Helping the evolution process is some new voices in the quarterback room for a third straight year. Mertz has liked the addition of Engram as OC and quarterbacks coach. He’s brought some new concepts and routes to the offense after his eight years in the NFL with the Baltimore Ravens. Some of his focus with Mertz has been to get him to take what the defense is giving him and not trying for the home run every play.
Then there is graduate assistant Keller Chryst, the nephew of the head coach. He played the position at Stanford and Tennessee, giving Mertz someone that knows what he’s dealing with to learn from. He’s already gained valuable insight from the younger Chryst, specifically mentioning the way he has them training their eyes and how to see the field.
The junior has also changed up his training off the field, specifically his diet. Mertz ended up weighing more than 230 pounds by the time last season was done. He felt sluggish and unable to move the way he wanted to. This offseason he got as low as 215 pounds but is now at 220. The last few months have included a lot of chicken and rice mixed with a variety of vegetables.

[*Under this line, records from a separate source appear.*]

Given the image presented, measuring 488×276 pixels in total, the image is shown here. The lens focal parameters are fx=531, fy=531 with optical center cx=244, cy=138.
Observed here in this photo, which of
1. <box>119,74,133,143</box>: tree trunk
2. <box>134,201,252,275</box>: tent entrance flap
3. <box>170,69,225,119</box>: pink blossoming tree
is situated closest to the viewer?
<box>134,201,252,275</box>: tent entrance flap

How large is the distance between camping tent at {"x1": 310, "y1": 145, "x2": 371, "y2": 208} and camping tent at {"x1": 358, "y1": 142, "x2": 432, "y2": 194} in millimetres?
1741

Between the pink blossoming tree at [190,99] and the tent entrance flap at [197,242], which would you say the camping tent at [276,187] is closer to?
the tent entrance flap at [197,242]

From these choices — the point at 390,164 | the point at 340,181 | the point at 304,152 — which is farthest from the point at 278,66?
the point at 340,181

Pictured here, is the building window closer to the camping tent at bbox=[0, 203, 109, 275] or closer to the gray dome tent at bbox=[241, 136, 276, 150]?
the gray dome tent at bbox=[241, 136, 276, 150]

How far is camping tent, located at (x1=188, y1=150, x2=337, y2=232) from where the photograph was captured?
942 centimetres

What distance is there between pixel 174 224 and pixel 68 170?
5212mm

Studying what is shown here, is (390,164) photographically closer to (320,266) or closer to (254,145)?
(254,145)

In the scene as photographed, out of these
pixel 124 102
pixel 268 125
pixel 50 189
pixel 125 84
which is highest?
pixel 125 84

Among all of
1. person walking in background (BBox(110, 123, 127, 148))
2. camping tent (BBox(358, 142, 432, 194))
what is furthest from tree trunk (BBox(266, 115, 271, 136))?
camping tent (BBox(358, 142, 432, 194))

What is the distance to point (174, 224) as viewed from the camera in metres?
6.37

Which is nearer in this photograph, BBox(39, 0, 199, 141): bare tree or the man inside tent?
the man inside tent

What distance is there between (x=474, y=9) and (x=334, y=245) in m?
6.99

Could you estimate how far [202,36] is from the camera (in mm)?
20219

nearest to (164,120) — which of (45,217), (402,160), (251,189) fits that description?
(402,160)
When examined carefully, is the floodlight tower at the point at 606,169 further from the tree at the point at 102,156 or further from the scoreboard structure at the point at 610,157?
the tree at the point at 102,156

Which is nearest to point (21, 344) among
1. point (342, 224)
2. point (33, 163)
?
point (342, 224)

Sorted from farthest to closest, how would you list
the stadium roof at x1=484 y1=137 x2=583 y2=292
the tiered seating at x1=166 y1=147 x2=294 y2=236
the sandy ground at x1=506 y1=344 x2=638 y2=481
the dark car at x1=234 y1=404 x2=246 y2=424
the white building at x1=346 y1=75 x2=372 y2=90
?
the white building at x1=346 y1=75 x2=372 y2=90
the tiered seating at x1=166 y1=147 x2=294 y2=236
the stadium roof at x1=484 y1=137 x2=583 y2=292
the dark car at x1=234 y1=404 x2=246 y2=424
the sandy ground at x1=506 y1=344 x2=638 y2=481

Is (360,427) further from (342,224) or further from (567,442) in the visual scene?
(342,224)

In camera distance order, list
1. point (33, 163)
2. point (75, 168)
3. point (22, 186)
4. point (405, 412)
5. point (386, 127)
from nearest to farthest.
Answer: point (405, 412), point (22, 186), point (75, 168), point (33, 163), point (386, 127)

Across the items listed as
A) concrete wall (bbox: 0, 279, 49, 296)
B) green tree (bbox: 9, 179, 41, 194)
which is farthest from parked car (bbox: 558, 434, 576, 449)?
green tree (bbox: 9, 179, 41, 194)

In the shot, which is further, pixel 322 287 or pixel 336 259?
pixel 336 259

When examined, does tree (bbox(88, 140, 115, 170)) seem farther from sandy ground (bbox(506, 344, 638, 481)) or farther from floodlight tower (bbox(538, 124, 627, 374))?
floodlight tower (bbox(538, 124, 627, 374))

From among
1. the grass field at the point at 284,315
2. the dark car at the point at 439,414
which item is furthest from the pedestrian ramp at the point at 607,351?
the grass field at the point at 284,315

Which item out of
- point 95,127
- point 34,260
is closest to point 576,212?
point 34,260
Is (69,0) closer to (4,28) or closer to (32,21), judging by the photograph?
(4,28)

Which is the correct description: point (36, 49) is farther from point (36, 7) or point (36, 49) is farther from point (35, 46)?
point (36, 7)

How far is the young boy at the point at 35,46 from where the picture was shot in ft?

“It was how do I get to the spot where I’m moving the best I ever have in my body,” Mertz said. “I got to 220 and feeling more mobile, more flexible, throwing better than I ever have.”
Since his starting debut against Illinois in 2020 when he threw five touchdowns, Mertz has thrown 14 touchdowns and 16 interceptions, though he was better down the stretch of 2021 as the Badgers won eight of their final nine games. In those contests, he had eight touchdowns and five picks. Wins are not a quarterback stat, especially at Wisconsin, but the Badgers are 13-7 in games he’s started, including 9-4 last season. Mertz understands that record is OK at some schools but not accepted by some of the more passionate folks that make up the Wisconsin fanbase, including those that were chanting Caleb Williams’ name at a basketball game in February.
“Everybody is allowed to have their own opinion. I mean, if I were a fan, and we lost four games, I wouldn’t be happy. You appreciate when fans ride with you through thick and thin,” Mertz said. “I’m excited for this year. I hope they are. But if you want anybody else, and you can make a change, you do whatever.”
Mertz will be Wisconsin’s starting quarterback this fall. Wolf, redshirt freshman Deacon Hill and freshman Myles Burkett don’t appear in position to challenge for playing time. Mertz understands fans want more from him and he doesn’t disagree.
“That should be your expectation every year. If that isn’t, then you’re doing something wrong,” Mertz said of wanting to have his best season yet. “If you’re not growing, you’re not evolving, then just going to be left behind in the dust. How do I have the conviction behind me to say this is going to be the best year yet? It’s going to be.”